> Your objective: Reproduce all the entries exactly.

(Excerpts from a spatial dataset)
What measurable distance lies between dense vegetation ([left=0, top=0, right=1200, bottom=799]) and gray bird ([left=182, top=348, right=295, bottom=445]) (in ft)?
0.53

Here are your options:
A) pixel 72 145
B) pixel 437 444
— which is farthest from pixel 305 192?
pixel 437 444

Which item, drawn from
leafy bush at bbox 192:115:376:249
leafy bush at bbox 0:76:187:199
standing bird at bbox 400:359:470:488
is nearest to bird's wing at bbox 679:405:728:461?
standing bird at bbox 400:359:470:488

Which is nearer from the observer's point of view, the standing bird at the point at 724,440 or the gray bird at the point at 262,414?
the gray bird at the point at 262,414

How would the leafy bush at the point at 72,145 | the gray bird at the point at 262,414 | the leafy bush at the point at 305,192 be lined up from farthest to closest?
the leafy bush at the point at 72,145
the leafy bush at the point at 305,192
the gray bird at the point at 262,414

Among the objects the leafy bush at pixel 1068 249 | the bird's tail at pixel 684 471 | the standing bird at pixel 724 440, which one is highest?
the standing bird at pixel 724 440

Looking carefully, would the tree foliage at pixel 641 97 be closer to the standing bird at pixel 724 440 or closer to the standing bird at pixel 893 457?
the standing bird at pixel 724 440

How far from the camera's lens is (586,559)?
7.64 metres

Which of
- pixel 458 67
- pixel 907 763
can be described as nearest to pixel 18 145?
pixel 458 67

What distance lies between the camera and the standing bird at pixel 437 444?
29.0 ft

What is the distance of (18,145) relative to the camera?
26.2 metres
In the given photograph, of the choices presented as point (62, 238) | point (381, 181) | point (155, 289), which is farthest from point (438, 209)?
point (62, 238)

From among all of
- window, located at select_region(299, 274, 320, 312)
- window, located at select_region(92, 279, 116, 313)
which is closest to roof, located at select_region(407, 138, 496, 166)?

> Result:
What measurable distance lies between dense vegetation ([left=0, top=0, right=1200, bottom=799]) and gray bird ([left=182, top=348, right=295, bottom=445]) (in ft)?
0.53

Here are your options:
A) pixel 72 145
B) pixel 437 444
— which is farthest from pixel 305 192?
pixel 437 444

Which item, drawn from
leafy bush at bbox 192:115:376:249
leafy bush at bbox 0:76:187:199
standing bird at bbox 400:359:470:488
is nearest to bird's wing at bbox 679:405:728:461?
standing bird at bbox 400:359:470:488

Which is nearer from the observer's point of view, the standing bird at the point at 724,440 or the gray bird at the point at 262,414?
the gray bird at the point at 262,414

How would the leafy bush at the point at 72,145 | the gray bird at the point at 262,414 | the leafy bush at the point at 305,192 be lined up from farthest to closest?
the leafy bush at the point at 72,145
the leafy bush at the point at 305,192
the gray bird at the point at 262,414

Among the objects the leafy bush at pixel 1068 249 | the bird's tail at pixel 684 471 | the standing bird at pixel 724 440, which one is highest?
the standing bird at pixel 724 440

Looking carefully, would the tree foliage at pixel 641 97 be closer to the standing bird at pixel 724 440 or closer to the standing bird at pixel 893 457?
the standing bird at pixel 724 440

How far from the camera's lens is (586,559)?
7.64 metres

Which of
- pixel 458 67
- pixel 907 763
can be described as nearest to pixel 18 145?
pixel 458 67

What distance lies between the camera and the standing bird at pixel 437 444?
29.0 ft

What is the distance of (18,145) relative to the camera?
26.2 metres
In the given photograph, of the choices presented as point (62, 238) | point (381, 181) | point (155, 289), which is farthest from point (438, 209)?
point (62, 238)

From among all of
- window, located at select_region(299, 274, 320, 312)
- window, located at select_region(92, 279, 116, 313)
which is closest to roof, located at select_region(407, 138, 496, 166)?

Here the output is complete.